### RECORDS TO PROCESS ###

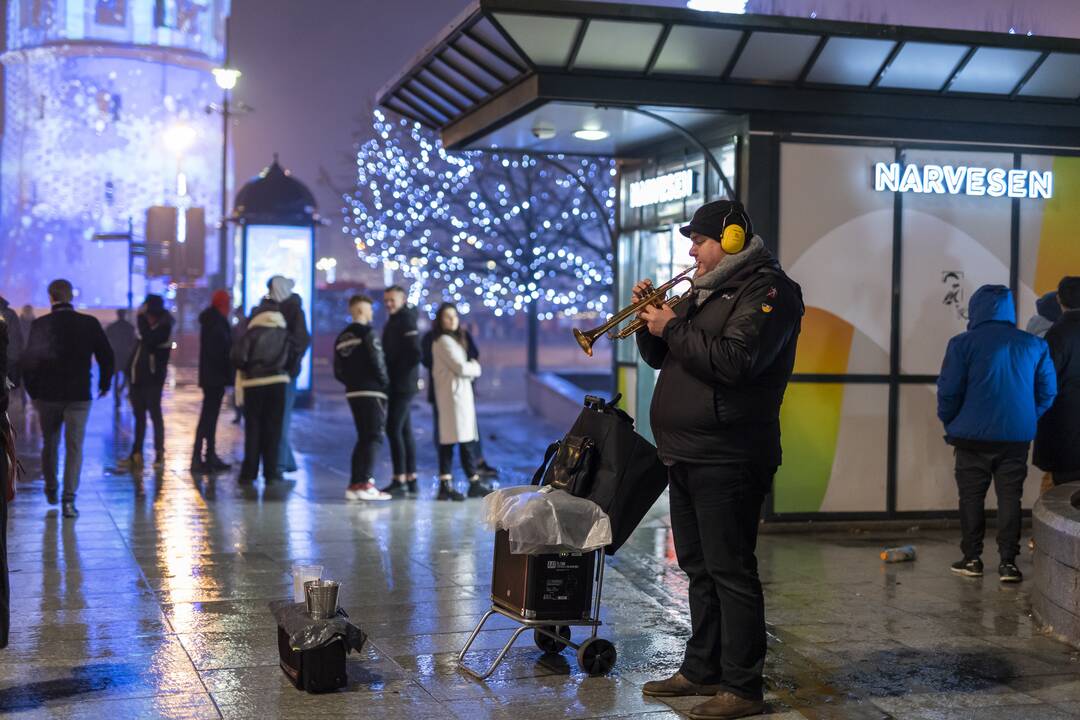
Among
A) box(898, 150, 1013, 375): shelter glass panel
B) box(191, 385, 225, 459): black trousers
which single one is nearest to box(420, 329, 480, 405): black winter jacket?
box(191, 385, 225, 459): black trousers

###

JOB: Repeat the text of each entry word for word, leaving the pictures out.

SOLUTION BELOW:
Among
A) box(898, 150, 1013, 375): shelter glass panel
B) box(191, 385, 225, 459): black trousers
which single one is nearest to box(420, 329, 480, 405): black winter jacket?
box(191, 385, 225, 459): black trousers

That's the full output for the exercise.